R
Running R in Batch Mode
The preferred method for running R is in batch mode. This is done by creating a text file containing the R commands you wish to run, then when you invoke R, you give it the name of the file that contains the commands it should run.
Put the following R commands in a file called script.R
library(datasets)
data(iris)
summary(iris)
To run script.R, you would invoke R this way
$ R CMD BATCH --no-restore --no-save script.R
which will run R in batch mode. The --no-restore and --not-save options prevent the workspace from automatically being saved and loaded. This is desired for reproducibility of your results. Unless you provide the name of an output file, R will append the word "out" to the input file name and write the output there. In this case, it will be script.Rout. If another name is desired simply specify it at the end of your R command:
$ R CMD BATCH --no-restore --no-save script.R Thisismyoutputfile
Basic R Job
For the majority of your R work a simple batch script like below will suffice:
#!/bin/sh
#SBATCH --job-name=basic_r_job
#SBATCH --time=1:00:00
#SBATCH [email protected]
#SBATCH --mail-type=BEGIN,END,FAIL
#SBATCH --mem=1g
#SBATCH --cpus-per-task=1
R CMD BATCH --no-save --no-restore script.R
Array job with R
Array jobs provide the ability to submit multiple jobs with the same parameters and an iterating environment variable $SLURM_ARRAY_TASK_ID. This provides a means of changing the flow of your code, executing a different R script, or setting variables in your code. Arrays are especially useful for running the same simulation multiple times. A basic batch script that uses an array to run multiple R jobs:
#!/bin/sh
#SBATCH --job-name=basic_r_job
#SBATCH --time=1:00:00
#SBATCH [email protected]
#SBATCH --mail-type=BEGIN,END,FAIL
#SBATCH --mem=1g
#SBATCH --cpus-per-task=1
#SBATCH --array=1-10
R CMD BATCH --no-save --no-restore script.R script_$SLURM_ARRAY_TASK_ID
When using arrays, it is important to include the SLURM_ARRAY_TASK_ID variable in your R output file.

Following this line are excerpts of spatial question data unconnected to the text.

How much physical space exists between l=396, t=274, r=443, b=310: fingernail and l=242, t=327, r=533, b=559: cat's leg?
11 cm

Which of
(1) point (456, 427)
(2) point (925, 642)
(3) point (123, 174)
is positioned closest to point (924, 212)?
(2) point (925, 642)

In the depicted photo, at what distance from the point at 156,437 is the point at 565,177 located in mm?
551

If you do not do this, then each array element will overwrite the R output file and you will only have the results of the last array element to finsish running.
R array job with getenv()
To access the variable from within R simply use the Sys.getenv() function.
#!/usr/bin/env Rscript
# grab the array id value from the environment variable passed from sbatch
slurm_arrayid <- Sys.getenv('SLURM_ARRAY_TASK_ID')
# coerce the value to an integer
n <- as.numeric(slurm_arrayid)